What would you think of a member of the Maine Legislature who voted to postpone consideration of a bill because several hundred demonstrators showed up at the State House and shouted, “Kill the bill”?
And what would you think of legislative leaders who caved in to pressure from an angry mob rather than schedule an up-or-down vote on the bill after more than 10 hours of public hearings?
That’s what happened at the State House in recent days. The abrupt cave-in has prompted many observers to ask: What’s the point of having a conservative majority if Republican leaders run for the tall grass every time a flash mob assembles in the Hall of Flags?
The bill (LD 309) would have changed the law governing payment of fees to public-sector unions. Six years ago, union bosses convinced Gov. John Baldacci that state employees who exercise their constitutional right not to join the Maine State Employees Association (MSEA) should be forced to pay fees to the union anyhow. The result was a $700,000 windfall to union coffers. And as everyone in Augusta knows, government-employee unions are huge players in the political and legislative arenas, with 90 percent of their resources expended on behalf of Democrats.
The new compulsory-payment contract with the MSEA was slipped into the state budget with just four hours notice during an all-night session of the Appropriations Committee in March 2005. Then, two years later, majority Democrats passed a new law requiring the state to deduct these “fair share” service fees from all state employee paychecks, in effect making the state of Maine a collection agent for union bosses.

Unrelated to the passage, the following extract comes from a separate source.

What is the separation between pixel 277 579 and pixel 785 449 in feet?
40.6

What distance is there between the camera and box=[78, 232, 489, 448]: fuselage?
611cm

This is the Democrats’ favorite recycling program. Taxes from the private sector fund state employees’ wages and benefits. The state skims a percentage from those paychecks and kicks the money back to the union, which then lobbies for higher taxes and an expansion of the nanny state and works to elect and re-elect Democrats who promise to keep the recycling machine humming.
LD 309 proposed to roll back this corrupt money-laundering scheme and protect state employees from legalized extortion. The bill would have reset the clock to what the law was in 2005, before Baldacci and the Democratic majority rammed their political pay-off to the MSEA through the Legislature on a party-line vote.
Given this history, and the new Republican majorities in both houses of the Legislature, why did the GOP leadership back down and agree to carry the bill forward to the next session in January 2012?
Rep. Andre Cushing, R-Hampden, the majority whip in the House of Representatives, told reporters that leadership did not want raucous protests in the State House such as those that occurred in Wisconsin and Ohio.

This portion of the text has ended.